Environmentalists have moved away from opposing the Dakota Access Pipeline to working against the regulatory agency responsible for approving energy projects.
A group of environmentalists will announce a campaign Wednesday to stop the Federal Energy Regulatory Commission (FERC) from gaining new members needed for approving new natural gas pipelines and other projects. One of the activists spearheading the coalition is well-known anti-fracking campaigner, Josh Fox.
He and other activists want to “spotlight the growing national opposition” to new FERC appointments by the Trump administration, according to a media advisory explaining the new campaign.
FERC, which regulates the country’s natural gas pipeline projects, lost a key commission member, essentially preventing the agency from acquiring a quorum on contentious pipelines like DAPL.
President Donald Trump elevated a member to head FERC, causing the demoted member to retire and leave the committee with only two panelists. The White House has yet to land on a nominee to replace the outgoing Obama-appointed chairman.
Trump’s decision to approve the highly contentious Dakota Access Pipeline in North Dakota prompted environmentalists to attack nearly every ongoing pipeline project under discussion.
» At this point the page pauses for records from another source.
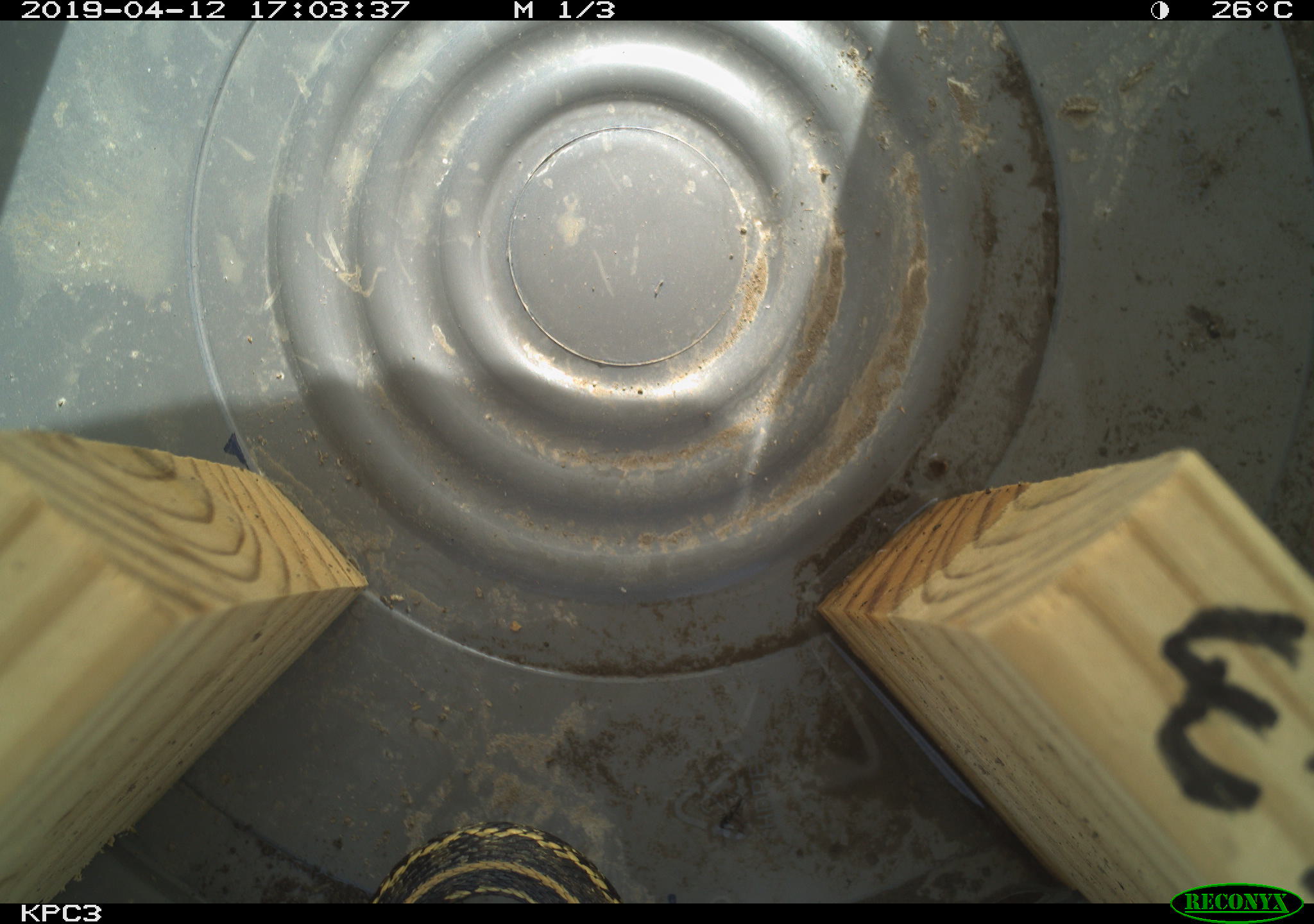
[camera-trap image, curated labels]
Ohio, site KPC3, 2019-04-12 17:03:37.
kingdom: Animalia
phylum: Chordata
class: Reptilia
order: Squamata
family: Colubridae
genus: Thamnophis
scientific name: Thamnophis sirtalis sirtalis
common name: eastern gartersnake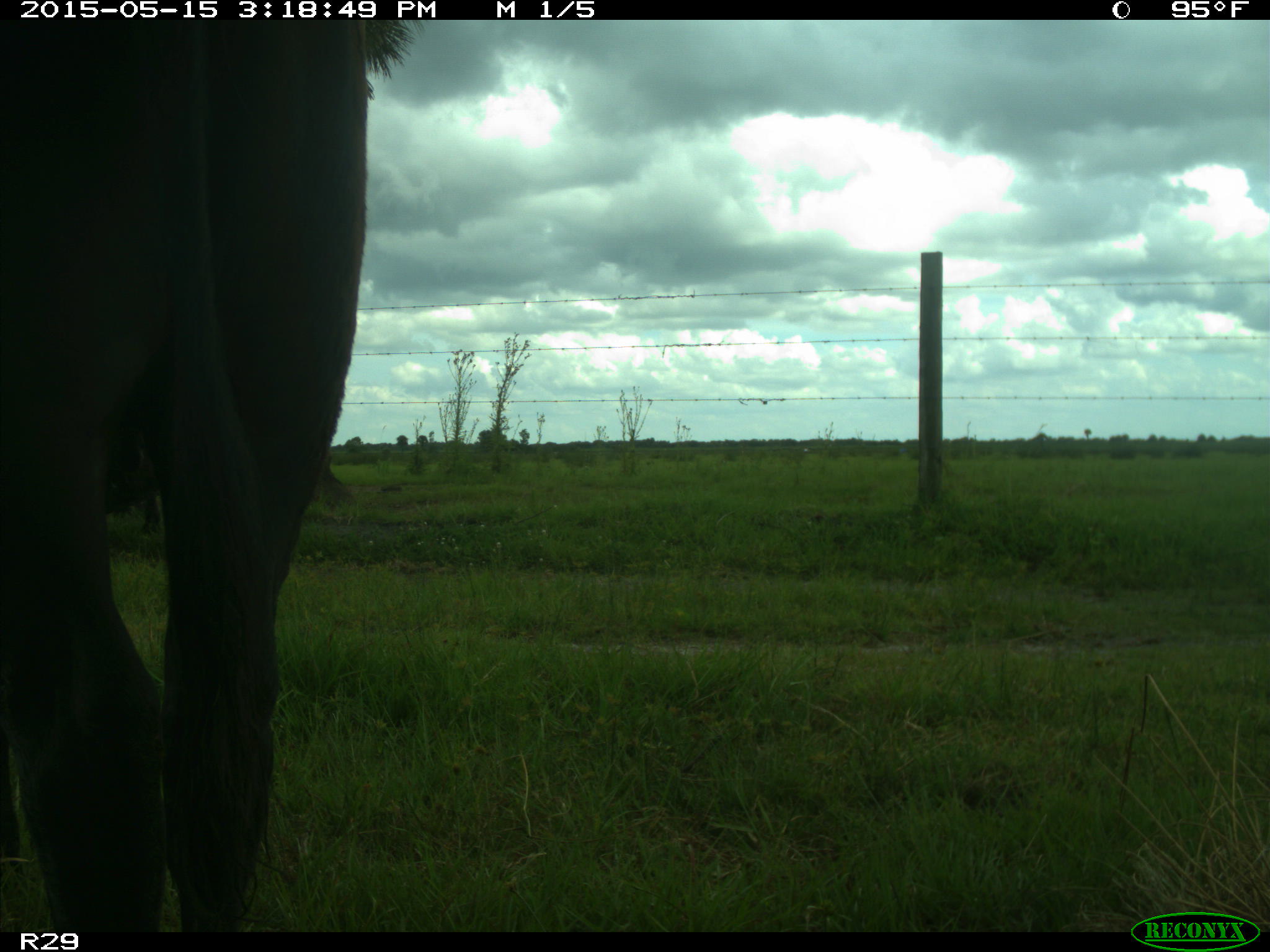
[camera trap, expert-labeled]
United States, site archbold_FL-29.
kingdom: Animalia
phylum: Chordata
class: Mammalia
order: Artiodactyla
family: Bovidae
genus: Bos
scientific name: Bos taurus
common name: domestic cow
Bos taurus (domestic cow).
They’ve now turned their ire toward the short-handed agency.
“Currently, only two out of five commissioner positions are filled at FERC, which means the administration would greatly impact FERC’s direction with new appointments,” the group’s memo notes. “Activists will outline the push against any new FERC commissioners and highlight the concerns with FERC’s regulatory oversight.”
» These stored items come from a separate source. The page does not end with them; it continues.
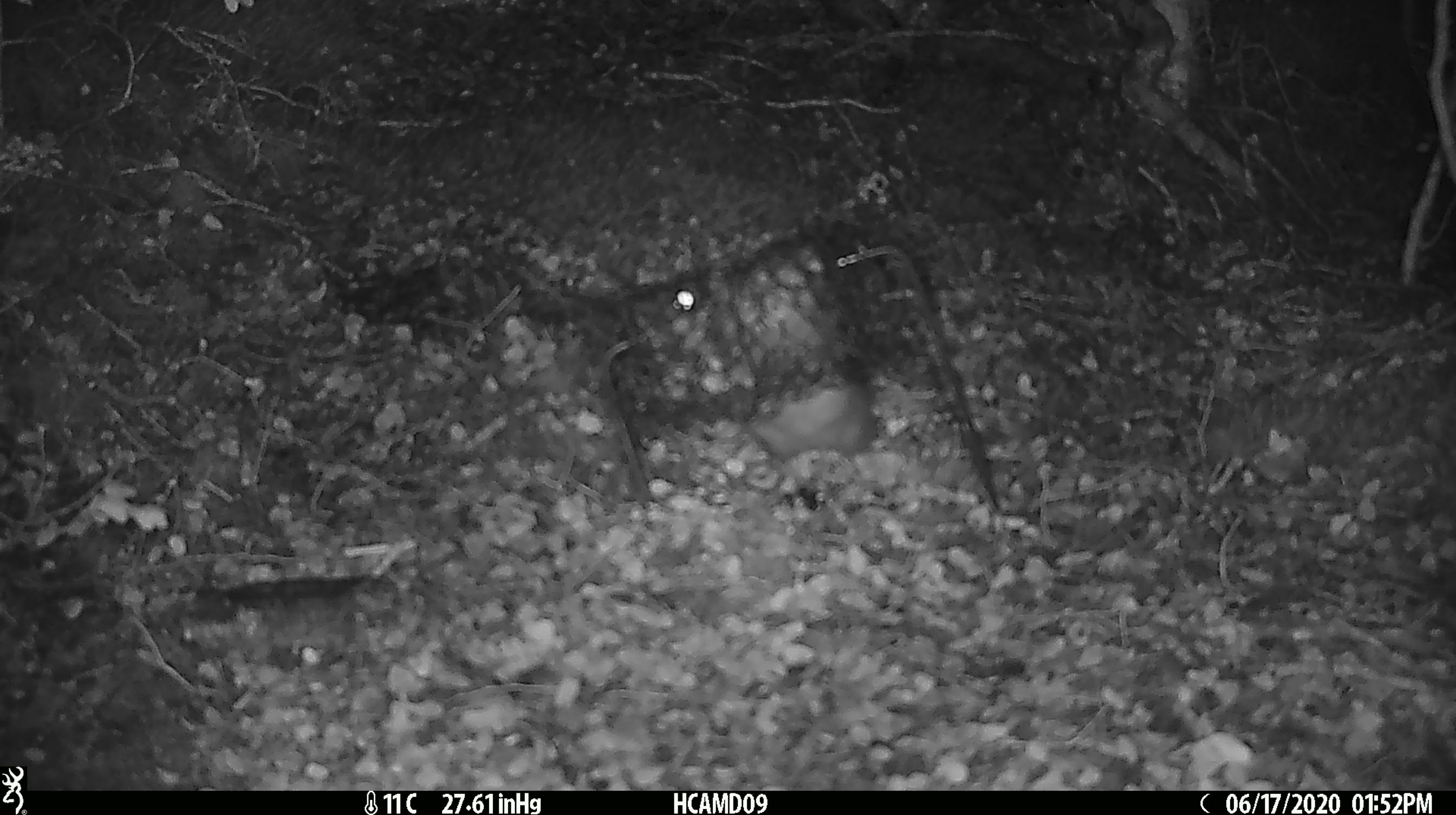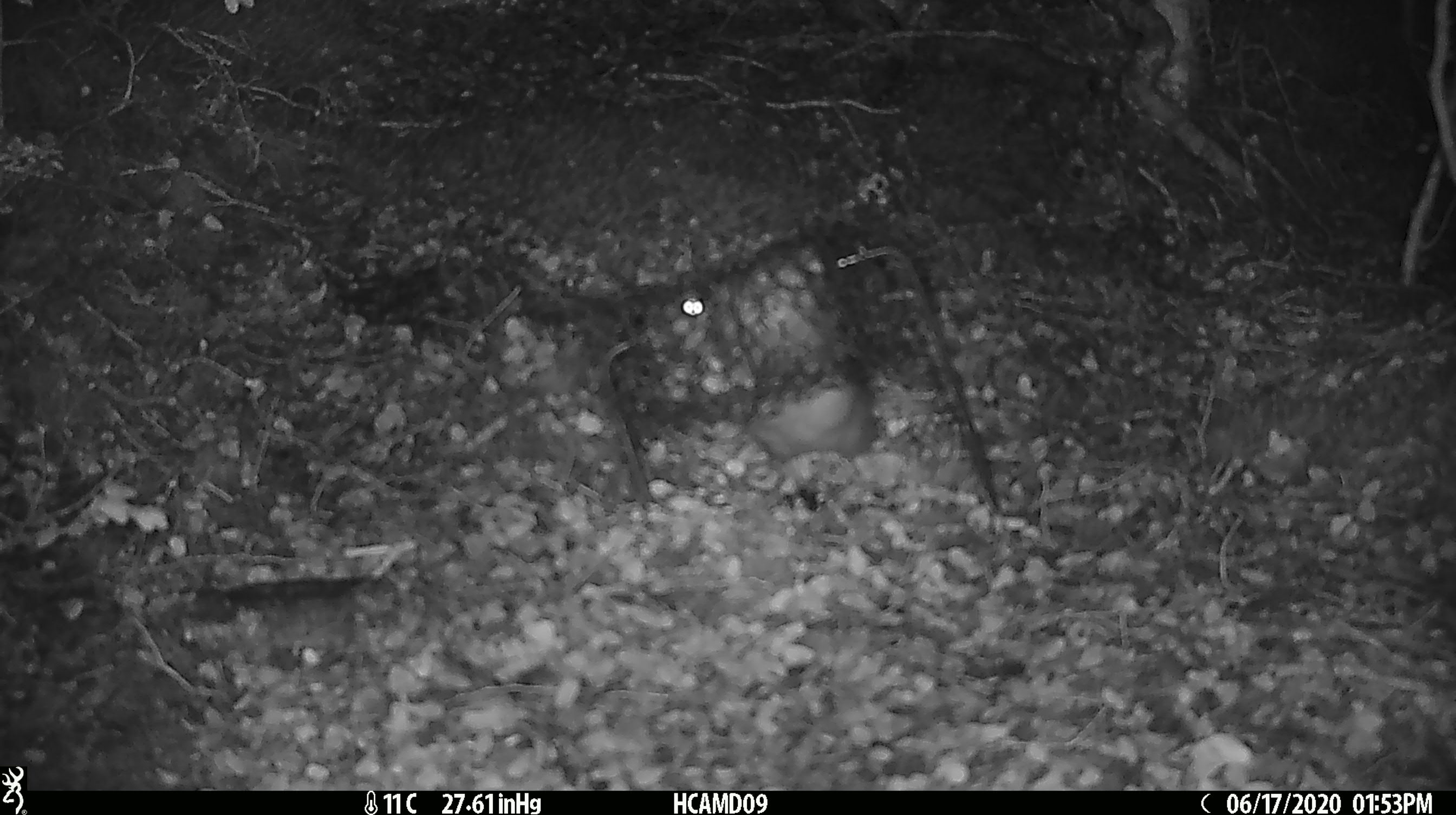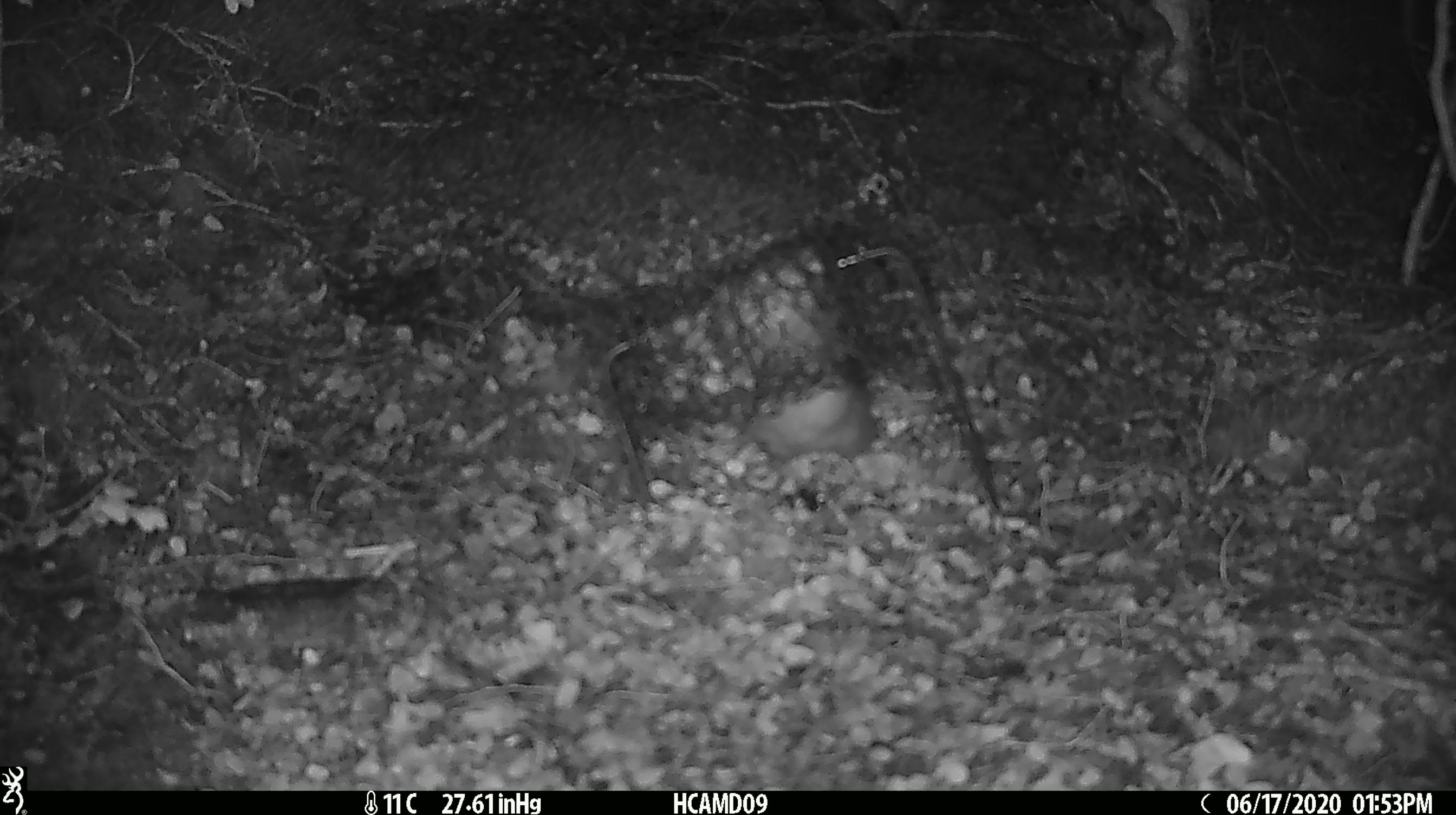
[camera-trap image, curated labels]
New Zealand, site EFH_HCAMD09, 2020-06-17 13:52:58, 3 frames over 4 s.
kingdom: Animalia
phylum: Chordata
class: Mammalia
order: Rodentia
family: Muridae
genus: Rattus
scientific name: Rattus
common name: rat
Activists have tried for months using direct action to prevent oil projects like the DAPL from being constructed. They have even called on banks and investment groups to halt any and all monetary backing of the company responsible for constructing the DAPL.
Congressional Republicans and energy analysts don’t appear concerned about Fox’s efforts.
“Republican control of both the White House and Congress – not to mention changes made last year to the Senate rules for considering nominees – means nominees face a much easier path to confirmation,” Robert Dillon, vice president of the free-market American Council for Capital Formation, wrote Monday in an editorial.